----- Extrait du document
Pour autant que je me souvienne , Isaac Bashevis Singer a toujours fait partie de mon univers. Au même titre que les contes populaires qui nourrissaient mon appétence pour l’extraordinaire, le monde de Singer s’est enraciné en moi; et peu importe si je ne suis pas née dans le Yiddishland.
Féroces, drôles, monstrueux parfois tendres, les individus mis en scène par Singer font partie de la même famille. Celle d’une humanité grotesque, presque caricaturale dans laquelle, à l’instar de la commedia dell’arte, des personnages nous permettent d’exorciser ses peurs et ses désirs enfouis.
Quand on ouvre un livre de Singer, c’est comme si une fanfare tonitruante se mettait en branle. Quand on le referme, on est presque épuisé par cette abondance de couleurs, de traits de caractères, d’émotions, de détails qui nous ont submergés.
M’en voudra-t-on si je compare, à l’autre bout du curseur géographique, Isaac Bashevis Singer et Albert Cohen ? Et pourtant comment ne pas trouver de points communs à ces troupes turbulentes composées de Juifs magnifiquement dramatiques qui ont le don de vivre leur époque, souvent tragique, au troisième degré.
Mais revenons au basique : Isaac Bashevis Singer est né de père rabbin et de mère fille de rabbin près de Varsovie en 1904. Après des études qui le destinaient en principe au rabbinat, il découvre la littérature grâce à son frère et débute à Varsovie en tant que correcteur, journaliste et traducteur de Thomas Mann et Stefan Zweig. Dès 1925, il écrit ses premières nouvelles et en 1933 paraît son premier roman La Corne du bélier. En 1935, il émigre aux États-Unis. Il est l’auteur d’une vingtaine de romans, de recueils et de nouvelles, tous écrits en yiddish. Il reçoit le Prix Nobel de littérature en 1978. Il meurt en 1991.
----------
----- Données enregistrées
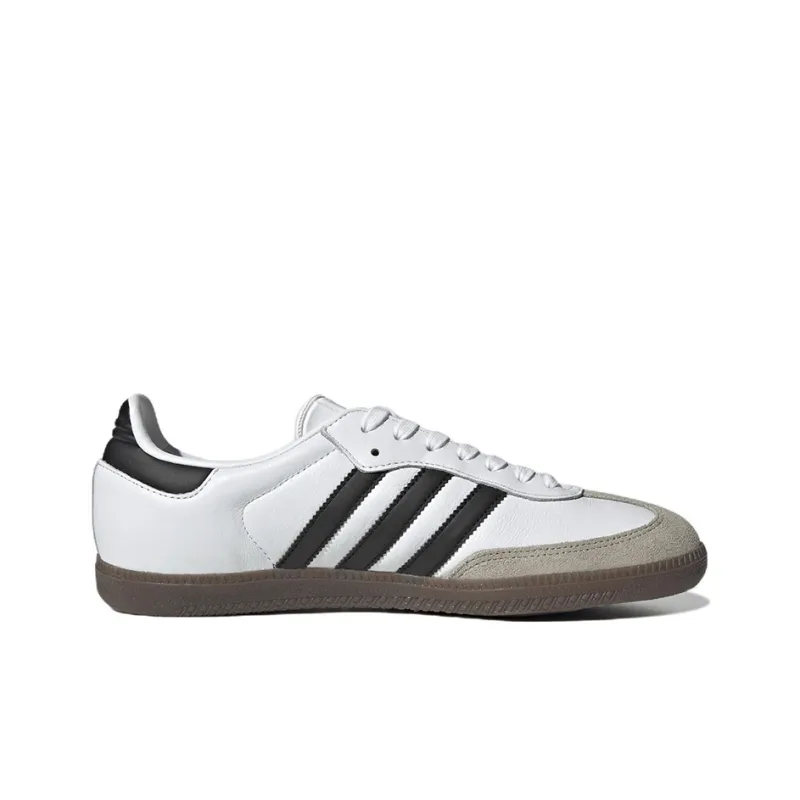 Adidas Samba Round Two Sport White-1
----------
- **Exercice écrit 1**
D'après l'extrait sur Isaac Bashevis Singer, en quelle année l'écrivain a-t-il émigré aux États-Unis ?
- **Exercice écrit 2**
Relevez toutes les années citées dans l'extrait sur Isaac Bashevis Singer, chacune avec l'événement qui lui est rattaché.
- **Exercice écrit 3**
Selon l'extrait, pourquoi est-on presque épuisé en refermant un livre de Singer ?

- **Corrigé détaillé 1**
En 1935.

- **Corrigé détaillé 2**
- 1904 : naissance de Singer près de Varsovie
- 1925 : premières nouvelles
- 1933 : parution de son premier roman, La Corne du bélier
- 1935 : émigration aux États-Unis
- 1978 : Prix Nobel de littérature
- 1991 : mort de Singer

- **Corrigé détaillé 3**
On est presque épuisé parce qu'on a été submergé par une abondance de couleurs, de traits de caractère, d'émotions et de détails.